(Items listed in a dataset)
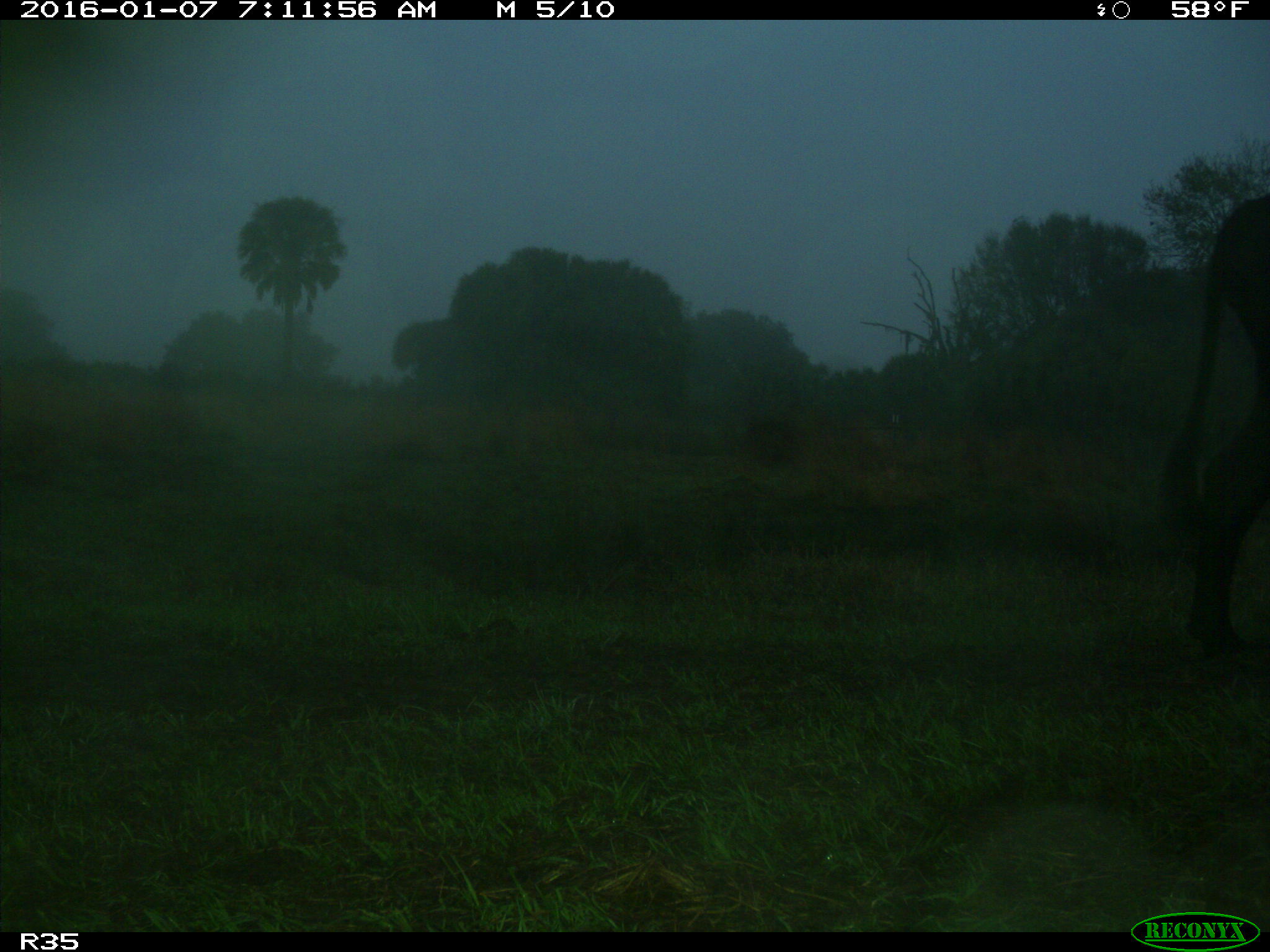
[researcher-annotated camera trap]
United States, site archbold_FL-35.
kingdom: Animalia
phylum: Chordata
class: Mammalia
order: Artiodactyla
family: Bovidae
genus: Bos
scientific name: Bos taurus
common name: domestic cow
Bos taurus (domestic cow).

#### [The task]
Type out the data above again exactly as written, minus the images.

#### [Exercise solution]
[researcher-annotated camera trap]
United States, site archbold_FL-35.
kingdom: Animalia
phylum: Chordata
class: Mammalia
order: Artiodactyla
family: Bovidae
genus: Bos
scientific name: Bos taurus
common name: domestic cow
Bos taurus (domestic cow).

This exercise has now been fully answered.